Southwest paying to convert planes for Delta

Southwest Airlines is paying $140 million to convert planes for rival Delta Air Lines, part of the price of offloading the Boeing 717 jets it acquired through the 2011 acquisition of AirTran Airways.

Dallas-based Southwest has long had an all-Boeing 737 fleet, and in order to keep it that way, it was eager to relieve itself of the smaller 717 jets from AirTran's fleet of 737s and 717s. To that end, Southwest recently reached a deal for Delta to lease all 88 of the Boeing 717s by 2015.

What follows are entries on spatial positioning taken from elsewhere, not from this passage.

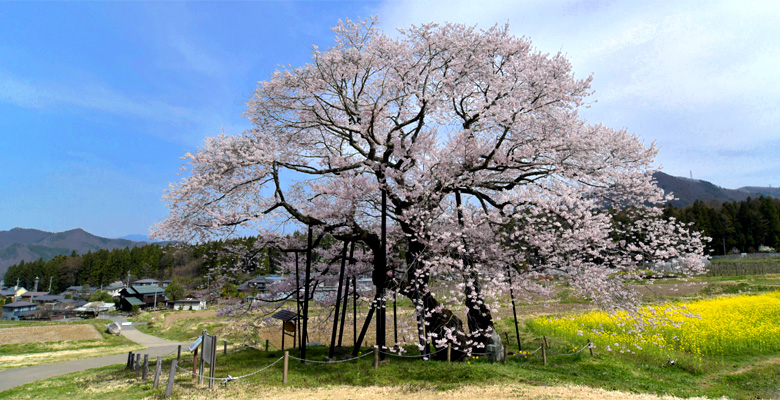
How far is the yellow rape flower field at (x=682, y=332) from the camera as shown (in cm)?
1115

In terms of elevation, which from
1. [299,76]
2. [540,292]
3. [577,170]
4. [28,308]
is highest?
[299,76]

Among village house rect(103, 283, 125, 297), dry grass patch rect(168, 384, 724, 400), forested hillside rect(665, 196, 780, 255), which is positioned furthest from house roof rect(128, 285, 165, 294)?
forested hillside rect(665, 196, 780, 255)

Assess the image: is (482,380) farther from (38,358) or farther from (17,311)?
(17,311)

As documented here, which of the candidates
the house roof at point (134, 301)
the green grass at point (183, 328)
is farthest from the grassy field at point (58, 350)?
the house roof at point (134, 301)

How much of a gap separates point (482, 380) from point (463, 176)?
186 inches

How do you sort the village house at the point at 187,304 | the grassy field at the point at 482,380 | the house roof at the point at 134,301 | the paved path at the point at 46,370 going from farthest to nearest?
the house roof at the point at 134,301
the village house at the point at 187,304
the paved path at the point at 46,370
the grassy field at the point at 482,380

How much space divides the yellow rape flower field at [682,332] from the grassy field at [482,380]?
1.33ft

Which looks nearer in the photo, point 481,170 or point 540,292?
point 540,292

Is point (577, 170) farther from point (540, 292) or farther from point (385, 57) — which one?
point (385, 57)

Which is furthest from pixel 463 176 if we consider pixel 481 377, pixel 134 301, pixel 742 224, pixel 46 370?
pixel 742 224

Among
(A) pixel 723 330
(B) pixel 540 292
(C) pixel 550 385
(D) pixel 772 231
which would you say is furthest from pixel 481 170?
(D) pixel 772 231

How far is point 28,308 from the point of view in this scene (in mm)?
50812

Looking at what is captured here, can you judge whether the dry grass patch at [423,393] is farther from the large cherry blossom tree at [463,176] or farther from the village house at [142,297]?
the village house at [142,297]

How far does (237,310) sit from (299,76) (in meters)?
7.95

After financial assistance from the manufacturer, Southwest's net cost to convert the planes for Delta is $100 million — $50 million higher than it would have cost Southwest to convert the planes for its own fleet. That will also increase Southwest's costs of acquiring and integrating AirTran by $50 million.

"For us to make a deal with Delta, we agreed to pay those conversion costs," said Southwest chief executive Gary Kelly during a conference call on his company's quarterly financial results. "We just amazingly found a home for all 88 of those aircraft," he said, likening the conversion costs to a "volume discount" Southwest was willing to offer.

Delta said it will have new seats installed on the planes, along with a full first class cabin, in-flight power, new galleys and other improvements throughout the 717s.